I came to follow Jesus as a teenager in the early 1970s. We were all evangelicals then. Some of us actually became "charismaniacs." Anyway, we defined the gospel that needed to be preached to all nation pretty much in line with Billy Graham and others like him. We used the 4 Spiritual Flaws as a guide to help people realize their abject sinfulness before a righteous and indignant God. This was, I suppose, to help them realize their guilt and fall on the mercy of the Court for justification and release.
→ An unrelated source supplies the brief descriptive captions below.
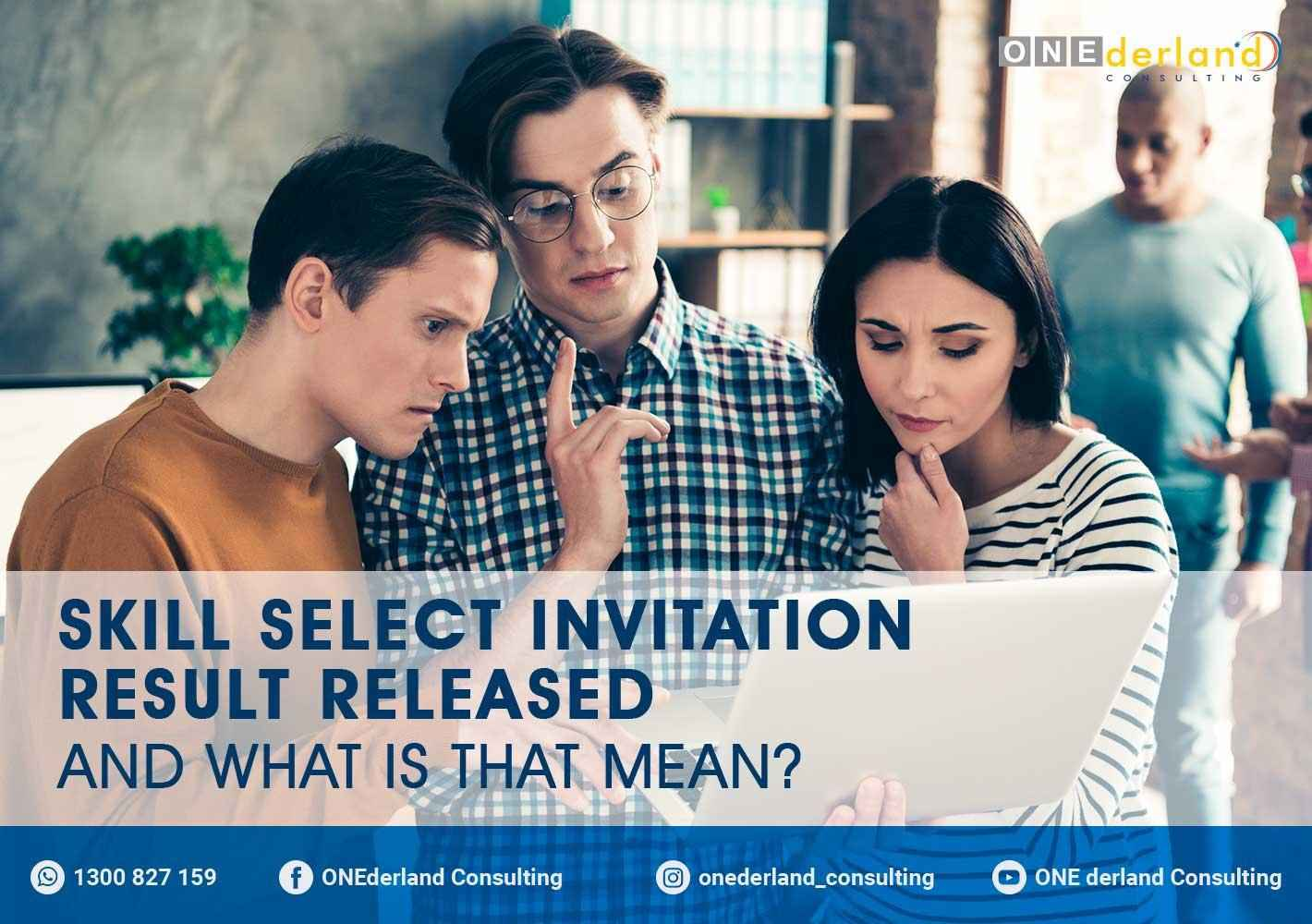 Skill Select Invitation Result Released And What Does This Mean?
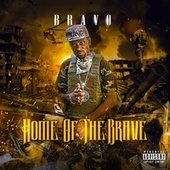 Home of the Brave by Bravo
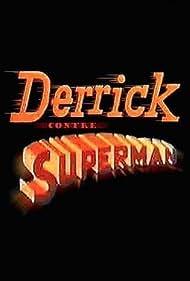 Derrick contre Superman (1992)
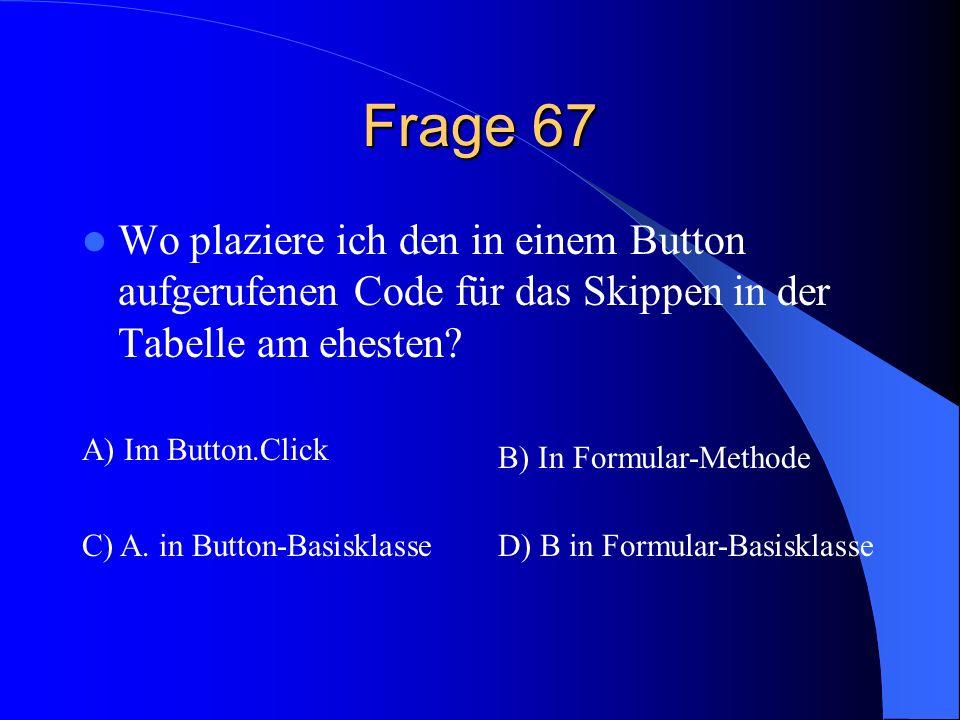 Frage 67 Wo plaziere ich den in einem Button aufgerufenen Code für das Skippen in der Tabelle am ehesten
What if our message was not exactly correct? I want to quote a fairly lengthy portion of Wright's book:
"The power of the gospel lies not in the offer of a new spirituality or religious experience, not in the threat of hellfire (certainly not in the threat of being 'left behind'), which can be removed if only the hearer checks this box, says this prayer, raises a hand, or whatever, but in the powerful announcement that God id God, that Jesus is Lord, that the powers of evil have been defeated, that God's new world has begun. This announcement, stated as a fact about the way the world is rather than as an appeal about the way you might like your life, your emotions, or your bank balance to be, is the foundation of everything else."
The gospel is God wins! Revelation is all about God wins! And, we are participants in God's victory. The Kingdom, or reign, of God is all about...yeah, you guessed it...God wins!
We don't need to pull on people's heart-strings to manipulate some emotional reaction. God wins!
And, I think this is the important part, God is glad. God is not some wrathful curmudgeon just looking for the opportunity to squash humanity. He is a loving, benevolent Person, (but not human), that loves that which has been created through and because of God's great love. Sound redundant? It is! God loved the cosmos, (re. all of creation), and as a result of God's love, Jesus came and lived, died, and was raised from death so that God's love could be realized by all of us. Pretty heady stuff!
Anyway, this is going to lead me to discuss some things I have heard recently from the pulpit of the church that I have been attending.
One question to ponder until then:
Does Jesus stand between humanity and wrath of God?